# Rear Smoking Virginian



## barnmichael (Jan 2, 2008)

Didn't know where else to put this.

I saw an MTH Virginian 4-6-6-6-2 today. Quite the locomotive! Interestingly, there is a stack at the back of the tender and it has a smoke unit in it. The question no one could answer was what is that rear stack for? There is a set of drivers under the tender, part of the triplex lashup. But I would imagine it would get its steam from the main boiler. Is there some kind of firebox in the tender to reheat the steam or something?


Very curious indeed!


----------



## Jim Francis (Dec 29, 2007)

* Michael,

The stack on the tender of the triplex was for the exhaust from the cylinders under the tender. The firebox precluded running the exhaust from the tender cylinders forward to the main stack.

Jim
*


----------



## cephius (Jan 10, 2008)

My reading of the history of Triplex Articulated Steam Locomotives is that they were not successful in real life. The one 'Virginian' never really got past the testing phase. 

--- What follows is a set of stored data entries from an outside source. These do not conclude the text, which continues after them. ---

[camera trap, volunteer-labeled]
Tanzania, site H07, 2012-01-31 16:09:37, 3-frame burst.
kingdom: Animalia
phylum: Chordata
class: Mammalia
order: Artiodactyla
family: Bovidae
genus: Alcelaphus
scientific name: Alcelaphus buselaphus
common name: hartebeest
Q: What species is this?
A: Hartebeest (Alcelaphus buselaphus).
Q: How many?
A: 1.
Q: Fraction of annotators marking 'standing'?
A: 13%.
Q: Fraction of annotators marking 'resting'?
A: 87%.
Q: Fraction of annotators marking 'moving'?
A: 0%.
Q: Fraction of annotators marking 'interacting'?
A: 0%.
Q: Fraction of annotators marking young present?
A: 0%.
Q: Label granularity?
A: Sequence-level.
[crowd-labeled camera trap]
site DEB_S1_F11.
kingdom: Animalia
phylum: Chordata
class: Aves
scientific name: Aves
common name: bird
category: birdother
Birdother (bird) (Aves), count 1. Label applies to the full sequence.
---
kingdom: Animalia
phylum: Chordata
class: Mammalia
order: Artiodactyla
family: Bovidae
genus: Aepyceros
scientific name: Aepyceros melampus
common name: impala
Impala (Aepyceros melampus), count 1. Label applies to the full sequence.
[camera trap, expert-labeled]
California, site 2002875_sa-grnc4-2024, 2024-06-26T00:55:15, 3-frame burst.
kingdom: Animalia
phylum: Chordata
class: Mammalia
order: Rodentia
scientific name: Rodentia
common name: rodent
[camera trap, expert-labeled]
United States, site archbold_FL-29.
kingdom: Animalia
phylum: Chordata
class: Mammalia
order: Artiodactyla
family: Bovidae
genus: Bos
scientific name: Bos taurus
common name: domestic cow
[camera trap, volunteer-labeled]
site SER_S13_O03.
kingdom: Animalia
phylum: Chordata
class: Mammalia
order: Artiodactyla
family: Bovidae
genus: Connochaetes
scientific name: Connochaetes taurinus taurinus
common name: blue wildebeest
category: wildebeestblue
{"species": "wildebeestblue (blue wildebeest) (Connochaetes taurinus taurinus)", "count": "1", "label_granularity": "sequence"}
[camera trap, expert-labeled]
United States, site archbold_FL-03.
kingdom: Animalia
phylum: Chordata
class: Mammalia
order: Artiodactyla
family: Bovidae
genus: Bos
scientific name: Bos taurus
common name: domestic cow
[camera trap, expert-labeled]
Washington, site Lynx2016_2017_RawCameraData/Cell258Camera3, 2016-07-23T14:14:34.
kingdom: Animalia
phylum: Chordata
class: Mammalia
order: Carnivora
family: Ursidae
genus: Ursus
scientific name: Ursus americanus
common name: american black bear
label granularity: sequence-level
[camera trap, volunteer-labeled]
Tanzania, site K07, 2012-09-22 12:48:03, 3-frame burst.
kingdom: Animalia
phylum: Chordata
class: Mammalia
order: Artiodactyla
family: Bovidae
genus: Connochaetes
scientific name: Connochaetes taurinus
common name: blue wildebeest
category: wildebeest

I'm always fascinated by what modelers desire and what the toy companies supply. 

Dave


----------



## GG (Jan 1, 2009)

There were only 4 built, 3 Erie and 1 Virginian in 1913/1914. They were too powerful to pull as the couplers were not strong enough. As a result they ended up as pushers and were ultimately phased out by 1929. The other issue the Triplex had was that as fuel was burned/used off the tender, its weight would reduce resulting in slippage in the rear drive. 


A unit like this is a great collector's item as it had a real story. 

gg



PS: refer to it as a 4-8-8-8-2. (Erie) I think the Virginian was a 4-8-8-8-4 ?


----------



## aceinspp (Jan 2, 2008)

And to think the model manufactures could have built a loco that was more in mass production in real life and more desirable than this unit. I guess if its steam folks will buy it. Later RJD


----------



## GG (Jan 1, 2009)

Posted By aceinspp on 04/06/2009 4:08 PM
And to think the model manufactures could have built a loco that was more in mass production in real life and more desirable than this unit. I guess if its steam folks will buy it. Later RJD




Personally, if something is rare or unique and NOT a mass production unit, I would consider this to be of unique value and as such a need to get based on my personal whims. This being said, can you buy a Triplex on the market (new) today or is MTH sold out of this run? 

OK, if sold out and if only 4 prototypes were built in the real world, would this not create demand in the collectors or LS world? 


Supply and demand. The market for this Triplex would be determined by the units history not whether it was mass produced. 


gg


----------



## Spule 4 (Jan 2, 2008)

Posted By cephius on 04/06/2009 11:26 AM
My reading of the history of Triplex Articulated Steam Locomotives is that they were not successful in real life. The one 'Virginian' never really got past the testing phase. 

I'm always fascinated by what modelers desire and what the toy companies supply. 

Dave 




.....Versus something a bit more practical for a typical large scale railway, such as a Ma&Pa 2-8-0, Frisco 4-6-0, GN H4 Pacific, Russian 2-10-0, etc....


----------



## GG (Jan 1, 2009)

Posted By Spule 4 on 04/06/2009 7:10 PM
Posted By cephius on 04/06/2009 11:26 AM
My reading of the history of Triplex Articulated Steam Locomotives is that they were not successful in real life. The one 'Virginian' never really got past the testing phase. 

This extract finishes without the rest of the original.